##### RECORDS FOR THIS EXERCISE #####
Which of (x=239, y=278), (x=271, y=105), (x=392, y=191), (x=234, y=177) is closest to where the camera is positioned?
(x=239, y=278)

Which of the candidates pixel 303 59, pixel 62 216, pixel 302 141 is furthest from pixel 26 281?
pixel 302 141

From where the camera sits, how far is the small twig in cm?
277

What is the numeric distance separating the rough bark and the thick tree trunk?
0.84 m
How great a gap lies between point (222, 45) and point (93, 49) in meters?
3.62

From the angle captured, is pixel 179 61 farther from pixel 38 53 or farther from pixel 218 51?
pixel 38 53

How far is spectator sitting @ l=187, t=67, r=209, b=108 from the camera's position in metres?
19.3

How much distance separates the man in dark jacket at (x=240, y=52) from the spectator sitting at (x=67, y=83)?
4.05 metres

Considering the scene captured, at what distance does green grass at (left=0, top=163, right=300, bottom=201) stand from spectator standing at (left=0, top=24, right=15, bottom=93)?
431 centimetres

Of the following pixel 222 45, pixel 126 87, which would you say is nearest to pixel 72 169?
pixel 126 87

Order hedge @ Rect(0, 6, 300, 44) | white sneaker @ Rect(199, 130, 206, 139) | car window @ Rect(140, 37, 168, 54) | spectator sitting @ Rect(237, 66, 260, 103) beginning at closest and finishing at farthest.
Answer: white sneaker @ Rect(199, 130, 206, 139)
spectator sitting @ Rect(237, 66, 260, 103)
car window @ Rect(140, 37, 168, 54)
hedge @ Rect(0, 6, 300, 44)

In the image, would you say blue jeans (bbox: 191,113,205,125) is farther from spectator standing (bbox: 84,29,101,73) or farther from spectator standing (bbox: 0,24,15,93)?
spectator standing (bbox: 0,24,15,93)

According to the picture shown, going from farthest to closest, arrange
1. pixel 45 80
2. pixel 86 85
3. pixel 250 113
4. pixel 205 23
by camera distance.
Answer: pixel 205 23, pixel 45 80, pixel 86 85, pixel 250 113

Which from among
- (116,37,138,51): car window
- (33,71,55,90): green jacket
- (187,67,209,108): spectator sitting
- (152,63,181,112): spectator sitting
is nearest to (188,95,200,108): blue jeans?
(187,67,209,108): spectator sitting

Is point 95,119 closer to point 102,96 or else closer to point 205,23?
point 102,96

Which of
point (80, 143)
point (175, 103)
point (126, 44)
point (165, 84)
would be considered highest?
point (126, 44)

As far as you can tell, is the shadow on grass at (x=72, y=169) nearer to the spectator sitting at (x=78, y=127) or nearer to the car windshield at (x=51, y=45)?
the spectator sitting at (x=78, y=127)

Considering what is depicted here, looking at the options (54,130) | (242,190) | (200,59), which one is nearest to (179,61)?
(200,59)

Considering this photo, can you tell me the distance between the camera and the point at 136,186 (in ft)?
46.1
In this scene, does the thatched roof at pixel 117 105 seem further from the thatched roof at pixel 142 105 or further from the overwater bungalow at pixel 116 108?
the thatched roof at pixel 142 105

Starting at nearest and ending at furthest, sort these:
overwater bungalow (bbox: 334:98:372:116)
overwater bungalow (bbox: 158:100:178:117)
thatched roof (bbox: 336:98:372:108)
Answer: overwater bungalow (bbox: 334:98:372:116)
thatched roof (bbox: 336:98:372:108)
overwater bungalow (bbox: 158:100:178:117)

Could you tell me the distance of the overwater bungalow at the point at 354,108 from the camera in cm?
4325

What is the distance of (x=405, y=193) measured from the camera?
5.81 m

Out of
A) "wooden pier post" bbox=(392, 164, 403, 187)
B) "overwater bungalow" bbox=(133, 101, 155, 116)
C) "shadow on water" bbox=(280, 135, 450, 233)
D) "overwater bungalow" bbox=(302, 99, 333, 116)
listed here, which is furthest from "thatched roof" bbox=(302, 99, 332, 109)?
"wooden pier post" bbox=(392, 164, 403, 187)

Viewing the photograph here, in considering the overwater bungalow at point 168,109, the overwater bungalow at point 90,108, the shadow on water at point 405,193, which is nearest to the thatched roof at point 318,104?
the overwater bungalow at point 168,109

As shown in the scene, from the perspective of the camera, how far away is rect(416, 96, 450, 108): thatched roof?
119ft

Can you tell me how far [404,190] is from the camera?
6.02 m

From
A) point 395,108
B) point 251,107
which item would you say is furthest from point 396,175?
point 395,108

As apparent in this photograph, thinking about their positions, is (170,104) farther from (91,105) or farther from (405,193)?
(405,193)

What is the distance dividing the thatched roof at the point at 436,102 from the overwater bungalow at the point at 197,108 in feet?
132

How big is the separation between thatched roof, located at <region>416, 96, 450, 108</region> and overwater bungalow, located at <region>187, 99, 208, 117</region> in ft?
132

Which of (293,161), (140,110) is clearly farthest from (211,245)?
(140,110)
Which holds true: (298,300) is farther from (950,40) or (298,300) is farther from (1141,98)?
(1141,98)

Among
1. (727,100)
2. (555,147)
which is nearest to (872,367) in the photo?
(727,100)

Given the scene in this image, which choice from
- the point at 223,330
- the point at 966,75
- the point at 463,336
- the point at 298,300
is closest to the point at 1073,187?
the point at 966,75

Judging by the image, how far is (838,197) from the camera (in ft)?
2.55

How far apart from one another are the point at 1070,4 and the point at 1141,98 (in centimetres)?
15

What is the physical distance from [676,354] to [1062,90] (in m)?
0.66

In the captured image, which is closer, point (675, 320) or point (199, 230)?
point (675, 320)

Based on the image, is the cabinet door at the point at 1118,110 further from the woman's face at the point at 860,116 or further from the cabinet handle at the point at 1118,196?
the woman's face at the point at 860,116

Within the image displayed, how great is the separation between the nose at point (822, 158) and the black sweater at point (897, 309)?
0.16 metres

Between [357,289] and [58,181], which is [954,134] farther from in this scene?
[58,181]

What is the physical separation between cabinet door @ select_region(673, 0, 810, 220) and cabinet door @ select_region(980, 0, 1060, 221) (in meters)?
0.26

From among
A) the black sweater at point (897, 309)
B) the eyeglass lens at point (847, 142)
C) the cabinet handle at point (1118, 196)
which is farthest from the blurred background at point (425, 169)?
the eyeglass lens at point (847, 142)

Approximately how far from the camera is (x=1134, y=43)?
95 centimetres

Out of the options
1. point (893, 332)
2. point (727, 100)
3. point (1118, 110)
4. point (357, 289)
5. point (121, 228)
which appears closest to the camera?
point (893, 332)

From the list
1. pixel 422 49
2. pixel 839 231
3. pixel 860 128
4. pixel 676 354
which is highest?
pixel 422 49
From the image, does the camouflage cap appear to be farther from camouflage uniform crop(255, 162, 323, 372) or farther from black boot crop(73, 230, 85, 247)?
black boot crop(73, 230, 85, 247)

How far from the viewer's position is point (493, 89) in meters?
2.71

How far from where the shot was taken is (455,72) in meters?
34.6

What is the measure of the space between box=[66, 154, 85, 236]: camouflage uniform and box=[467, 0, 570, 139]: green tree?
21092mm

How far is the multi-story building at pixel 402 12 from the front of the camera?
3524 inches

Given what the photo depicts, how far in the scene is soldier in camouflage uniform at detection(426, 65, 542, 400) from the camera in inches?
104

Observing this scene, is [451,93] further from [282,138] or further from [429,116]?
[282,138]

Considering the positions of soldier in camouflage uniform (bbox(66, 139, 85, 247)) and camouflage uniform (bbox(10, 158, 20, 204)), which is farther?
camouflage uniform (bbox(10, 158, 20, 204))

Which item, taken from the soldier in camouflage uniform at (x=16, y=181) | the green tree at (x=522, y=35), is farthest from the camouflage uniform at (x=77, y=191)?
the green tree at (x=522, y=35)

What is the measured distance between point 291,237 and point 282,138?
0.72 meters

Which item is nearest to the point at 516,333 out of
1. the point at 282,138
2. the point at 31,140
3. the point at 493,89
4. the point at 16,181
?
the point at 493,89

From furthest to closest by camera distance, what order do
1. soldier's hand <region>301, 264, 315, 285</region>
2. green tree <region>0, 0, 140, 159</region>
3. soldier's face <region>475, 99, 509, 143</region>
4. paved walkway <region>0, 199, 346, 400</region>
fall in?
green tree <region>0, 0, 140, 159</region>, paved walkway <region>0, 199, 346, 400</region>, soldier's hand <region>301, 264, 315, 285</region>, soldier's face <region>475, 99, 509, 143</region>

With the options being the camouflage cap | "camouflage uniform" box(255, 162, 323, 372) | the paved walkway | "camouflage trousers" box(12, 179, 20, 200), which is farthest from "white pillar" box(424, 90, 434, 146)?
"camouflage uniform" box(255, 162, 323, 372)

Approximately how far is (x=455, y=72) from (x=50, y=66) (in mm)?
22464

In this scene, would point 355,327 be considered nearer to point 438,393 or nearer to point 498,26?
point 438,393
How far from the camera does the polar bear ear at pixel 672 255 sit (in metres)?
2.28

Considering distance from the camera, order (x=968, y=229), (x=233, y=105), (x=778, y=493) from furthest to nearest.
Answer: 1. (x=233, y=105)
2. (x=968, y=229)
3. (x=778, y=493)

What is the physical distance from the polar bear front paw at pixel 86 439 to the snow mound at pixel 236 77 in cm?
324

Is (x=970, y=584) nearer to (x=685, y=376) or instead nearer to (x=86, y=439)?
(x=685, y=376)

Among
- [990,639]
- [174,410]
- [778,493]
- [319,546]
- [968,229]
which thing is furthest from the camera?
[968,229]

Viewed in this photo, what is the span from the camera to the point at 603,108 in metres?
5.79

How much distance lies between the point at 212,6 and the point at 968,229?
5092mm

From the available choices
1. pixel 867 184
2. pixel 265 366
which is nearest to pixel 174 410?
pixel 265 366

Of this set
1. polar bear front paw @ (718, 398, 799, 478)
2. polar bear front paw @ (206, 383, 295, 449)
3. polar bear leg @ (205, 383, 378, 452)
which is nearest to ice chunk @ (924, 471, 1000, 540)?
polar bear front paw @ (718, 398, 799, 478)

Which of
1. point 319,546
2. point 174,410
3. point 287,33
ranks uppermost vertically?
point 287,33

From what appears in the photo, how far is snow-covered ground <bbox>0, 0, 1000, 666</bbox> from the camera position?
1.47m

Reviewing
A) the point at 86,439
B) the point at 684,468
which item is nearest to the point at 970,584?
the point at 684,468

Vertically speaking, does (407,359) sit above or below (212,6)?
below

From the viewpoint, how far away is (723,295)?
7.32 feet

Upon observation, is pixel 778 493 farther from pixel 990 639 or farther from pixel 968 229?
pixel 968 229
#####
◆ **WRITTEN REQUEST**: Copy the material from the line containing "Between [357,289] and" through the line containing "95 centimetres", inclusive, substituting "cupboard door" for each "cabinet door" and changing nothing else.

◆ **FULL RESPONSE**:
Between [357,289] and [58,181], which is [954,134] farther from in this scene?
[58,181]

What is the physical separation between cupboard door @ select_region(673, 0, 810, 220) and cupboard door @ select_region(980, 0, 1060, 221) (in meters)?
0.26

From among
A) the black sweater at point (897, 309)
B) the eyeglass lens at point (847, 142)
C) the cabinet handle at point (1118, 196)
which is farthest from the blurred background at point (425, 169)?
the eyeglass lens at point (847, 142)

Approximately how far from the camera is (x=1134, y=43)?
95 centimetres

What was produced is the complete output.